On November 13, 2023, the Federal Trade Commission (FTC) published a Final Rule in the Federal Register updating the Standards for Safeguarding Customer Information (Safeguards Rule). The rule includes changes to the incident notification requirements for financial institutions. The Final Rule will be effective on May 13, 2024.
How We Got Here
The FTC proposed amendments to the Safeguards Rule on April 4, 2019, and conducted a workshop with information security experts on July 13, 2020. The proposed amendments primarily focused on cybersecurity regulations issued by the New York Department of Financial Services. Final amendments were issued on December 9, 2021, and a Supplemental Notice of Proposed Rulemaking (SNPRM) was introduced, which received 14 comments.
The SNPRM suggested that financial institutions report specific security events to the FTC no later than 30 days after discovery. After reviewing the comments, The FTC finalized the proposed amendments with minor changes.
What Is It?
In summary, under the Final Rule, financial institutions must report to the FTC any instance of unauthorized acquisition of unencrypted customer information involving 500 or more consumers. The notification to the FTC must include specific details about the event, including the number of affected or potentially affected consumers. Now, let's break this down.
- Financial Institutions: The FTC's Safeguards Rule is required for non-banking financial institutions, such as mortgage brokers, motor vehicle dealers, payday lenders and "any institution that is significantly engaged in financial activities, or significantly engaged in activities incidental to such financial activities." 16 CFR 313.3(k)(1)
- Notification Event: The new definition in § 314.2(m) defines a "notification event." Simply put, a notification event occurs when unencrypted customer information is collected without authorization. The Final Rule clarifies when a notification is necessary, requiring a notification when customer information has been collected (without permission), "rather than when 'misuse' is considered likely."

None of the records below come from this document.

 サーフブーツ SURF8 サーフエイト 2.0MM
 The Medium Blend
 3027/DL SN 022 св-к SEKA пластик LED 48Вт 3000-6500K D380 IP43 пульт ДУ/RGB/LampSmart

- Threshold: Considering various state laws and its own rules, the FTC decided on a minimum threshold of 500 consumers. A security event involving the collection of unencrypted customer information affecting at least 500 consumers will require FTC notification, regardless of the institution's size.
- When to Report: To balance timely reporting and thorough investigations, the FTC set a 30-day reporting timeframe. This time allows financial institutions to investigate the incident, identify unauthorized access, understand how customers might be affected, and gather enough details to determine if the security event should be reported to the FTC.
- Public Disclosure: The SNPRM considered whether reports on security events from financial institutions should be public. The FTC thinks making reports public will help consumers and encourage better data protection practices by financial institutions. It opposes a confidential reporting system and plans to make event reports publicly accessible in a database.
Additionally, financial institutions must include in their notice if law enforcement believes public disclosure could cause setbacks to the criminal investigation or national security. This could delay public disclosure ranging from 30 to 90 days.
How to Report
The notification to The FTC must include;
- The name and contact information of the reporting financial institution.
- A description of the types of information involved in the notification evet.
- The date or date range of the notification event, if possible to determine.
- The number of consumers affected.
- A general description of the notification event.
- If applicable, whether any law enforcement official has provided the financial institution with a written determination that notifying the public of the breach would impede a criminal investigation or cause damage to national security, and a means for the FTC to contact the law enforcement official.
- The notice must be provided electronically through a form that will be located on the FTC's website.
Conclusion
The Final Rule emphasizes the importance of recognizing and reporting when customer information is accessed without permission. The Safeguards Rule protects consumers and helps financial institutions avoid damage to their reputation and operations. Promptly reporting incidents can show a commitment to being transparent and responsible, which in turn boosts consumer confidence. Overall, having a strong and open reporting system helps the financial industry stay resilient and secure in the face of evolving threats.